Kemenangan kotak kosong harus dimaknai bahwa dalam penyelenggaraan pilkada terdapat kondisi ketidakpuasan dari masyarakat atau sikap oposisi dari masyarakat terhadap paslon yang ada. Ketidakpuasan atau sikap oposisi tersebut dapat disebabkan karena sikap kontroversial paslon tunggal, minimnya sosialisasi diri dan sosialiasi visi dan misi paslon, tidak dikenal secara luas oleh masyarakat, elitis, otoriter, terlibat kasus hukum seperti korupsi atau asusila, dan masih banyak lagi. Oleh karena itu, rakyat bangkit dan melawan dengan memilih kotak kosong. Ini harapan tentang simbol perlawanan rakyat yang dimaksud.
Kedua, sebagai kritik. Hadirnya paslon tunggal merupakan kritik dan juga tamparan keras terhadap ketidakmampuan partai politik dalam menghasilkan calon-calon pemimpin yang berkualitas yang dapat melayani masyarakat.
Ketidakmampuan parpol/gabungan parpol menghadirkan pilihan bagi masyarakat untuk memilih calon pemimpinnya mengakibat rakyat diperhadapkan pada pilihan alternatif yaitu kotak kosong. Hal ini harus menjadi bahan evaluasi bagi parpol atau gabungan untuk berbenah kedepannya. Kotak kosong adalah kritik terhadap parpol yang gagal dalam melakukan proses pengaderannya.

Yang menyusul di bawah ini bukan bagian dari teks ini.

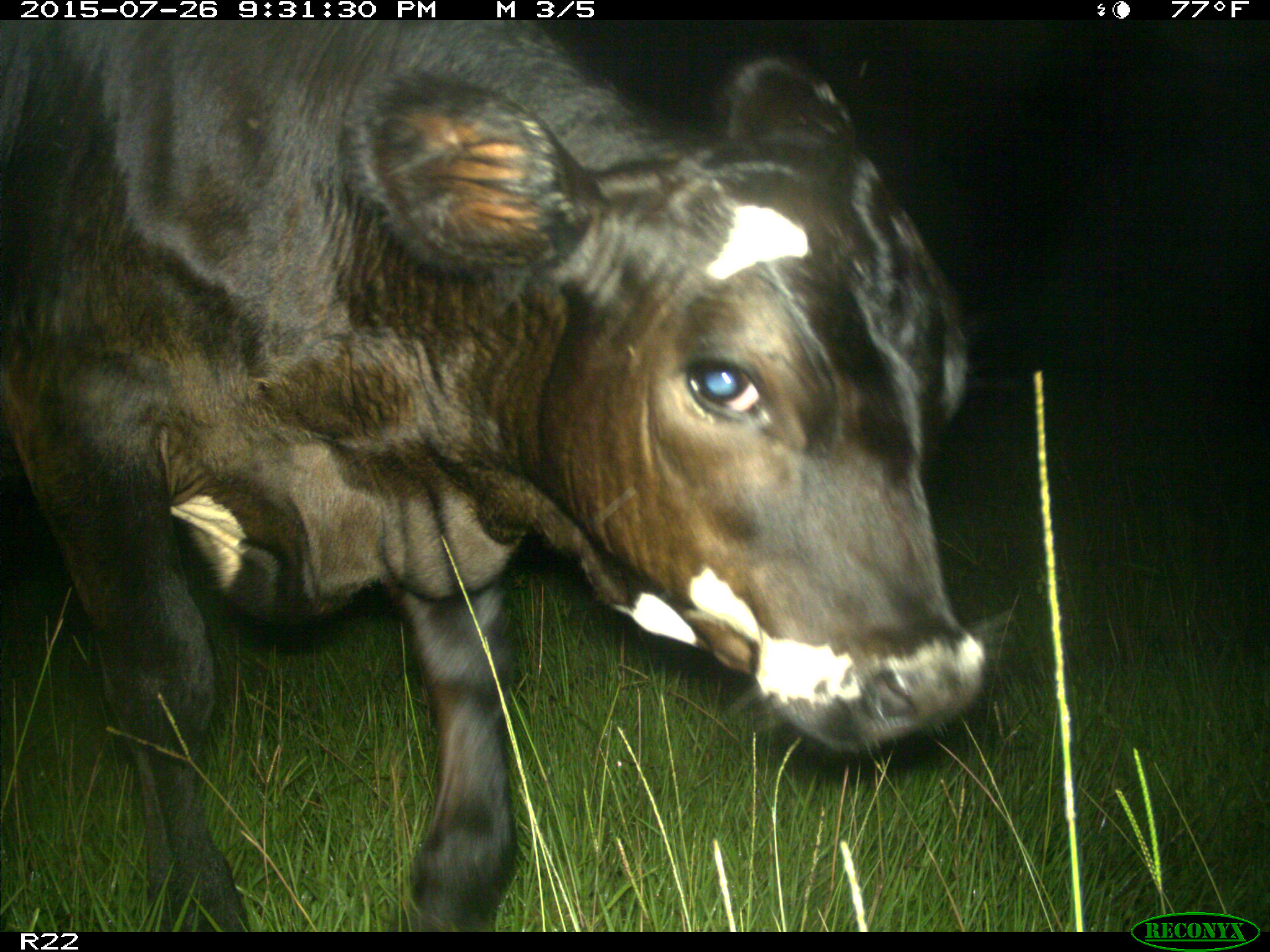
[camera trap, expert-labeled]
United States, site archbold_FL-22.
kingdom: Animalia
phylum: Chordata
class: Mammalia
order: Artiodactyla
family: Bovidae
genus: Bos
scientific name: Bos taurus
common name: domestic cow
Bos taurus (domestic cow).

Ketiga, sebagai pembelajaran. Kotak kosong adalah pembelajaran dalam perkembangan demokrasi kita. Tidak ada calon pemimpin yang dipilih secara aklamasi walaupun tersedia calon tunggal saja. Rakyat dapat memutuskan untuk memilih pemimpinnya apabila calon pemimpinnya yang ditawarkan oleh partai politik tidak sesuai dengan keinginan masyarakat.
Akan tetapi, bila semakin berkurangnya alternatif calon pemimpin yang ditawarkan bagi masyarakat akan menunjukan bahwa terdapat kegagalan dalam berdemokrasi yang seharusnya menghadirkan banyak pilihan bagi masyarakat.
Keempat, sebagai permenungan. Kotak kosong seharusnya menjadi permenungan. Saya teringat sebuah falsafah tentang kosong, yaitu “kosong itu isi”. Kotak kosong sebetulnya tidaklah kosong melainkan sedang dalam proses pengisian. Bahwa dalam kotak kosong, masyarakat sedang mengisinya dengan sebuah pilihan yang dianggap paling baik, paling tepat, dan paling menguntungkan.
Dalam kekosongannya masyarakat membuat pilihan yang menentukan hidupnya. Kotak kosong menggambarkan bahwa yang terisi (gambar) belum tentulah benar atau pilihan yang diinginkan. Yang terisi bisa saja kosong. Pilihan yang telah terisi mungkin saja perlu dikosongkan agar dapat mengisinya dengan yang baru, yang lebih baik dan yang lebih bermanfat.
Pada akhirnya kotak kosong tidaklah kosong. Kotak kosong itu menampung pilihan (rakyat), simbol perlawanan, sebuah kritik, sebuah pembelajaran dan jugan sebuah perenungan. Kotak kosong juga mungkin saja adalah jawaban.
Sebagaimana diungkapkan Saifudin al Mughniy, “sebab kotak kosong adalah jawaban jatuhnya martabat ketokohan dan mundurnya gerak demokrasi”. Dengan demikian, kotak kosong tidaklah kosong seperti kelihatannya.